▶ _WHAT YOU HAVE TO DO_: Make an exact copy of every entry, from the first line to the last.
═════ EXTRACTED RECORDS ═════
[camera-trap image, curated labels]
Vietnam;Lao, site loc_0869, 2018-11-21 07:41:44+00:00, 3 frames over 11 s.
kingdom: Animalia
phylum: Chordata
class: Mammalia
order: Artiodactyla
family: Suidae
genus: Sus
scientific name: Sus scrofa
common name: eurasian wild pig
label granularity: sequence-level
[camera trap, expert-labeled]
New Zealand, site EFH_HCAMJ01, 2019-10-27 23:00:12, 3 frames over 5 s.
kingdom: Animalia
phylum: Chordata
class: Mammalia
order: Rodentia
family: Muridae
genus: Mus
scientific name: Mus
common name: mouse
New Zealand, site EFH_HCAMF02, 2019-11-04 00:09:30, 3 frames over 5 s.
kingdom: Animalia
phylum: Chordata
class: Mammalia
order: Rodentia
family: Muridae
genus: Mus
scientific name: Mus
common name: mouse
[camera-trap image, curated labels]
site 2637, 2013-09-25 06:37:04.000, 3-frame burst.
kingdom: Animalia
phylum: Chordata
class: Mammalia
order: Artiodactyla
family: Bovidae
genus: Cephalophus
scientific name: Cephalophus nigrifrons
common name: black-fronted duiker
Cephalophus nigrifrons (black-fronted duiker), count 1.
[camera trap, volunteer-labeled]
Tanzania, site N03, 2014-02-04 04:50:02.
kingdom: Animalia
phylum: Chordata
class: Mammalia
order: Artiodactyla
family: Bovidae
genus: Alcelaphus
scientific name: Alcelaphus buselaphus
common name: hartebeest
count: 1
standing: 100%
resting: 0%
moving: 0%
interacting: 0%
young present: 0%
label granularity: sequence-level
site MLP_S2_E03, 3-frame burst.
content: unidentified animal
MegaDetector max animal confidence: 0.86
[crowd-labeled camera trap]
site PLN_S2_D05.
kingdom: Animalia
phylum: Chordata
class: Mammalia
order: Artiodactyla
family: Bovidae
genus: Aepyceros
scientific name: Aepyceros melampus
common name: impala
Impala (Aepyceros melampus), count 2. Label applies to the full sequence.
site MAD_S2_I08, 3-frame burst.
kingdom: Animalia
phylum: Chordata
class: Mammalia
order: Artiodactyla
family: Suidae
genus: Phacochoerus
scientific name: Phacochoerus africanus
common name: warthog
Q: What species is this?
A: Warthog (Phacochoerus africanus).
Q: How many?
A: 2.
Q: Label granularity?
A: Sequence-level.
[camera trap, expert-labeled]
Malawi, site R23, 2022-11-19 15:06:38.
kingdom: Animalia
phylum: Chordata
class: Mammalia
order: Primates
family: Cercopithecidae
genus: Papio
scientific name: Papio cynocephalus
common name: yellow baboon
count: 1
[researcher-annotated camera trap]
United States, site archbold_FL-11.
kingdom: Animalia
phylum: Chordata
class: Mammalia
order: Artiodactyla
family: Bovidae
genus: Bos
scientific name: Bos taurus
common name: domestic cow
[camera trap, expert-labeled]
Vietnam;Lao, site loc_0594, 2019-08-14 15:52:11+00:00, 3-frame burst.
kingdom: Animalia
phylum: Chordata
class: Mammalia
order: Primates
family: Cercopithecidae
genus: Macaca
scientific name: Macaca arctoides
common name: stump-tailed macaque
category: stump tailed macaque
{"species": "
═════
▶ _ANSWER TO THE EXERCISE_:
[camera-trap image, curated labels]
Vietnam;Lao, site loc_0869, 2018-11-21 07:41:44+00:00, 3 frames over 11 s.
kingdom: Animalia
phylum: Chordata
class: Mammalia
order: Artiodactyla
family: Suidae
genus: Sus
scientific name: Sus scrofa
common name: eurasian wild pig
label granularity: sequence-level
[camera trap, expert-labeled]
New Zealand, site EFH_HCAMJ01, 2019-10-27 23:00:12, 3 frames over 5 s.
kingdom: Animalia
phylum: Chordata
class: Mammalia
order: Rodentia
family: Muridae
genus: Mus
scientific name: Mus
common name: mouse
New Zealand, site EFH_HCAMF02, 2019-11-04 00:09:30, 3 frames over 5 s.
kingdom: Animalia
phylum: Chordata
class: Mammalia
order: Rodentia
family: Muridae
genus: Mus
scientific name: Mus
common name: mouse
[camera-trap image, curated labels]
site 2637, 2013-09-25 06:37:04.000, 3-frame burst.
kingdom: Animalia
phylum: Chordata
class: Mammalia
order: Artiodactyla
family: Bovidae
genus: Cephalophus
scientific name: Cephalophus nigrifrons
common name: black-fronted duiker
Cephalophus nigrifrons (black-fronted duiker), count 1.
[camera trap, volunteer-labeled]
Tanzania, site N03, 2014-02-04 04:50:02.
kingdom: Animalia
phylum: Chordata
class: Mammalia
order: Artiodactyla
family: Bovidae
genus: Alcelaphus
scientific name: Alcelaphus buselaphus
common name: hartebeest
count: 1
standing: 100%
resting: 0%
moving: 0%
interacting: 0%
young present: 0%
label granularity: sequence-level
site MLP_S2_E03, 3-frame burst.
content: unidentified animal
MegaDetector max animal confidence: 0.86
[crowd-labeled camera trap]
site PLN_S2_D05.
kingdom: Animalia
phylum: Chordata
class: Mammalia
order: Artiodactyla
family: Bovidae
genus: Aepyceros
scientific name: Aepyceros melampus
common name: impala
Impala (Aepyceros melampus), count 2. Label applies to the full sequence.
site MAD_S2_I08, 3-frame burst.
kingdom: Animalia
phylum: Chordata
class: Mammalia
order: Artiodactyla
family: Suidae
genus: Phacochoerus
scientific name: Phacochoerus africanus
common name: warthog
Q: What species is this?
A: Warthog (Phacochoerus africanus).
Q: How many?
A: 2.
Q: Label granularity?
A: Sequence-level.
[camera trap, expert-labeled]
Malawi, site R23, 2022-11-19 15:06:38.
kingdom: Animalia
phylum: Chordata
class: Mammalia
order: Primates
family: Cercopithecidae
genus: Papio
scientific name: Papio cynocephalus
common name: yellow baboon
count: 1
[researcher-annotated camera trap]
United States, site archbold_FL-11.
kingdom: Animalia
phylum: Chordata
class: Mammalia
order: Artiodactyla
family: Bovidae
genus: Bos
scientific name: Bos taurus
common name: domestic cow
[camera trap, expert-labeled]
Vietnam;Lao, site loc_0594, 2019-08-14 15:52:11+00:00, 3-frame burst.
kingdom: Animalia
phylum: Chordata
class: Mammalia
order: Primates
family: Cercopithecidae
genus: Macaca
scientific name: Macaca arctoides
common name: stump-tailed macaque
category: stump tailed macaque
{"species": "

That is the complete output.